The practical implications of what I have been saying for the conduct of the trials of direct action protesters are clear. If there is an issue as to whether the defendants were justified in doing acts which would otherwise be criminal, the burden is upon the prosecution to negative that defence. But the issue must first be raised by facts proved or admitted, either by the prosecution or the defence, on which a jury could find that the acts were justified. In a case in which the defence requires that the acts of the defendant should in all the circumstances have been reasonable, his acts must be considered in the context of a functioning state in which legal disputes can be peacefully submitted to the courts and disputes over what should be law or government policy can be submitted to the arbitrament of the democratic process. In such circumstances, the apprehension, however honest or reasonable, of acts which are thought to be unlawful or contrary to the public interest, cannot justify the commission of criminal acts and the issue of justification should be withdrawn from the jury. Evidence to support the opinions of the protesters as to the legality of the acts in question is irrelevant and inadmissible, disclosure going to this issue should not be ordered and the services of international lawyers are not required.

Even if left to the jury, the directions should have some of the detail that Hoffmann provides. The directions seem to lack that detail, however. Hoffmann is clear that justification in direct action is limited. All the HHJ Peter Blair QC says on the issue is this, which does not consider all of the relevant issues:

The Prosecution says that even if you were to conclude Bristol City Council may have been committing one or both of the crimes now alleged (which is disputed), and even if you were to conclude the Defendants honestly (even if mistakenly) took the action they did to prevent one or more of those crimes,

it was unreasonable, in the circumstances as Ds believed them to be, to use force like this to prevent it, because there was a process through which concerns about the statue could have been dealt.

The Defendants argue that their actions were reasonable because any such processes had failed.

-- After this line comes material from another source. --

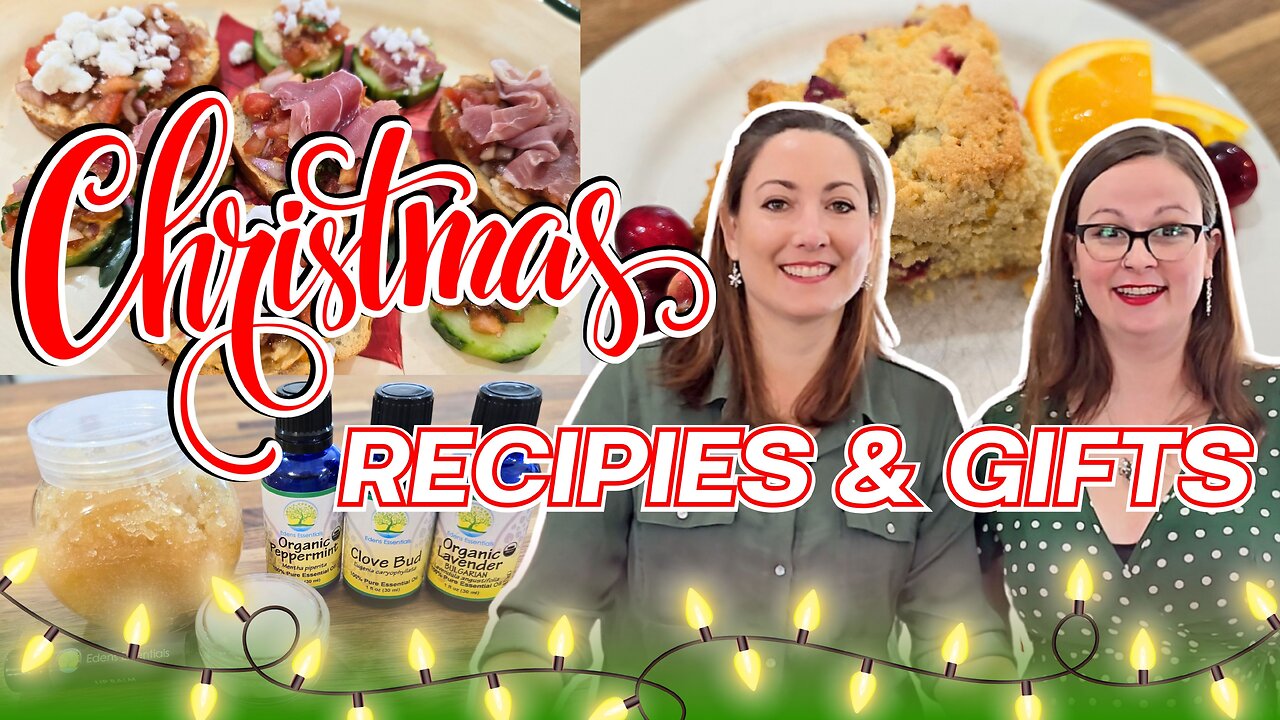 Easy Christmas Recipes + DIY Gifts | Return to Eden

Finally, on the preventing crime defence, there was comment made by Karl Laird in his article “Defence: R (on the application of the DPP) v Stratford Magistrates’ Court” in the Criminal Law Review in 2018 that there are aspects that “require further judicial elucidation”, including on the subject of force:

In conclusion, the Divisional Court’s judgment provides welcome clarification on the scope of the defence in s3(1). It also serves to highlight, however, that there are a number of aspects of the defence that require further judicial elucidation.

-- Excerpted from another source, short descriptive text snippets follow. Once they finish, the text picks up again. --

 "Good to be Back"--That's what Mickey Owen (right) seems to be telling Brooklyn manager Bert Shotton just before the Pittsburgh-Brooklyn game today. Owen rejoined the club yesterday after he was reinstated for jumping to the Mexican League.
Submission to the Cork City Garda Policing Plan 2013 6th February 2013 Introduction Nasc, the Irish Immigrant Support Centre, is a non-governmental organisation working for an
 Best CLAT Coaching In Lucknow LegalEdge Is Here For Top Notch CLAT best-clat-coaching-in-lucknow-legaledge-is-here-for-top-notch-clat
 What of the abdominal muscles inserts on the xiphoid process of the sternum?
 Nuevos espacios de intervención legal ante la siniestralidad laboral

An Attorney General’s Reference might be welcome, then, to clarify the elements of the defence.

Conclusion

As should be obvious, the two areas of law raised, disproportionate infringement assessments being left to the factfinder, and the prevention of crime justification, are not particularly straightforward.

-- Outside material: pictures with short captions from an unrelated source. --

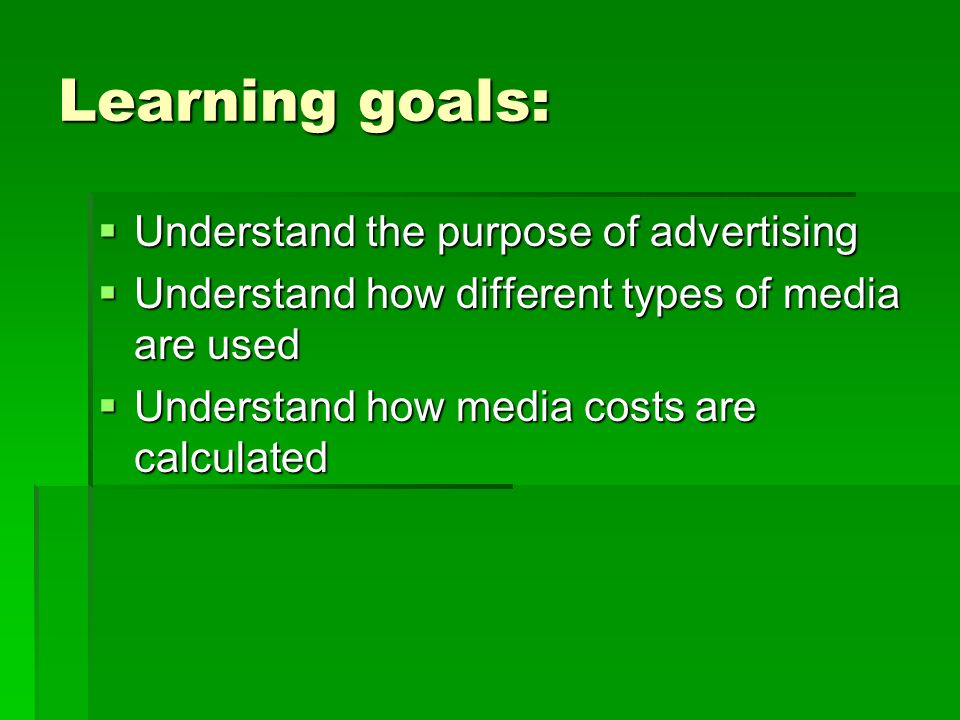 Learning goals:  Understand the purpose of advertising  Understand how different types of media are used  Understand how media costs are calculated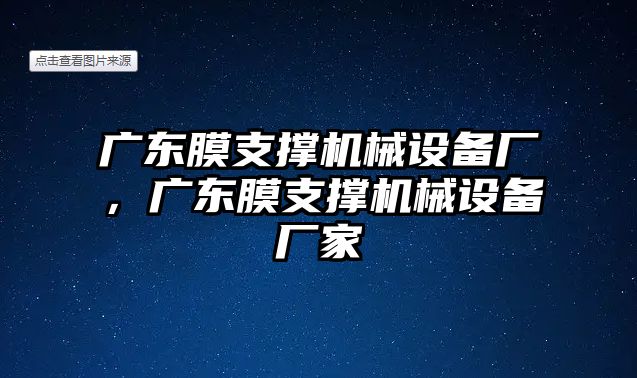 廣東膜支撐機械設(shè)備廠，廣東膜支撐機械設(shè)備廠家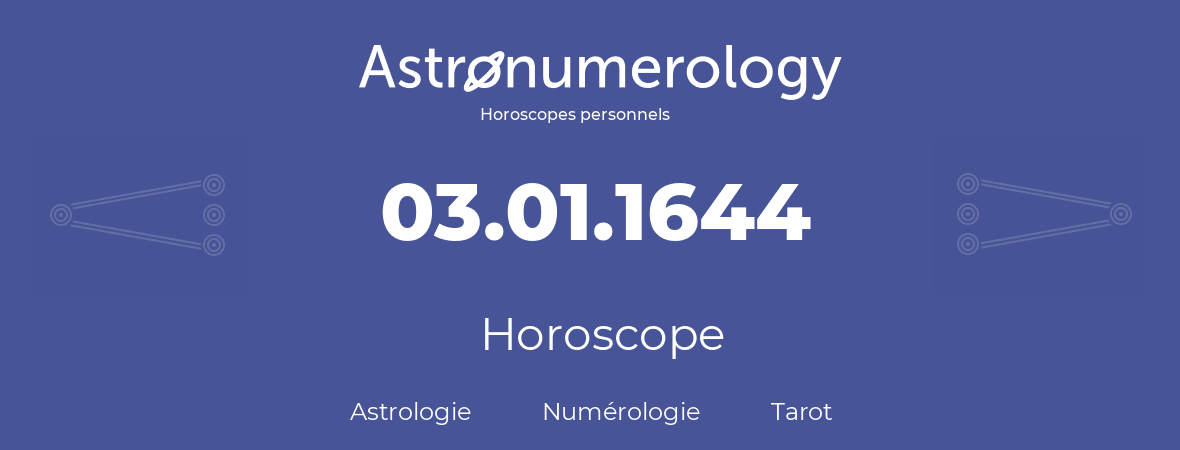 Horoscope pour anniversaire (jour de naissance): 03.01.1644 (3 Janvier 1644)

Much of the criticism directed at Suella Braverman was knee-jerk, itself more highly politicised than anything Braverman had said, and sometimes quite nasty.

It is puzzling that any lawyer or politician could reasonably object to an Attorney General’s Reference. Not only is it more than possible that the judge had made mistakes in his directions to the jury, it is also true that these two points of law could benefit from further clarification from the Court of Appeal so that the law can be properly applied in a more certain way in future cases.